Data quality, regulatory confusion and limited asset class choice rank as the most important stumbling blocks for environmental, social and governance (ESG) investors, a new study has confirmed.
Released in July, the Index Industry Association (IIA) survey of 300 fund managers in Europe and the US found about 90 per cent of respondents rated various data issues, inconsistent regulations and the heavy-weighting to equities as the “main barriers to progress” in ESG investing.
According to the IIA report, the responsible investment trend could be slowed by the “lack of ESG data standardization across markets and sectors (89%), insufficient corporate disclosure of ESG data (89%), lack of methodological transparency (88%), lack of regulatory certainty (88%), and the need for acceptance of ESG in more asset classes such as fixed-income (88%)”.
Over half of respondents also found it difficult staying on track with evolving community expectations around ESG.
While data quality – both from underlying corporates and the estimated 100 plus sources of third-party ESG research – is a cause of concern, the study highlights a deeper problem for investors.

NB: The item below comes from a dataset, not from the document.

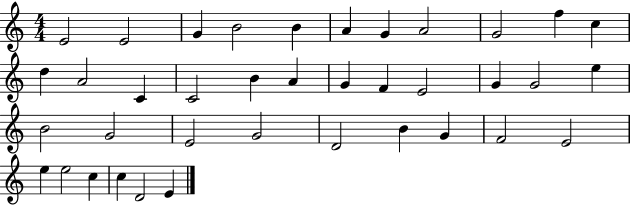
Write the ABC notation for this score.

“More fundamentally, there is no common agreement on how ESG performance should be defined and measured,” the IIA report says. “In our survey, 61% of respondents pointed to a lack of agreed ratings and methods among providers as a major or moderate challenge to ESG implementation for fund and asset managers.”
The study also calls out a “regulatory disconnect” with over two-thirds of those surveyed noting difficulties keeping up with the new rules: a similar proportion of respondents also note regulators don’t “pay enough attention” to fund managers on ESG.
“Looking ahead, asset-management companies see further ESG regulation on the horizon; 78% say they will need to prepare for further ESG regulation over the next few years, and a similar proportion (74%) say they will need to invest more in their ESG capabilities,” the IIA paper says. “Overall, however, the industry favors a market-driven approach to addressing ESG concerns, with 73% agreeing that the market is often better at driving forward ESG than regulators.”
Despite the challenges, close to 90 per cent of those surveyed expect grow their ESG investing services over the next three years led by both client demand and internal strategic motives.
“Investors’ growing focus on ESG factors is driven by a strong alignment between financial and societal goals—put simply, asset managers see it as good for their clients and good for society,” the IIA report says. “According to our survey, the main factors driving ESG investment are client demand (54%), desire for increased return (44%), portfolio diversification (42%), investment policy (40%), concern for ESG factors (40%), and reputation or regulatory risk (36%).”
Furthermore, the survey found just over 70 per cent of respondents saw indexes as vehicles to both codify “consistent ESG standards and best practices” and have a lead role in industry debate on the subject.
“However, they did not see the role of indexes extending to include the development of ESG standards themselves, and 60% agreed that more complicated questions should be left to the market and to regulators to address,” the IIA report says.
About 40 per cent of managers in the survey use indexes for benchmarking and/or building ESG investment products.
Headed by Rick Redding, the IIA is the peak global body for the index industry, whose members collectively oversee almost 3.3 million indices at the latest count. About 90 per cent of financial indices centre around equities, the IIA study says.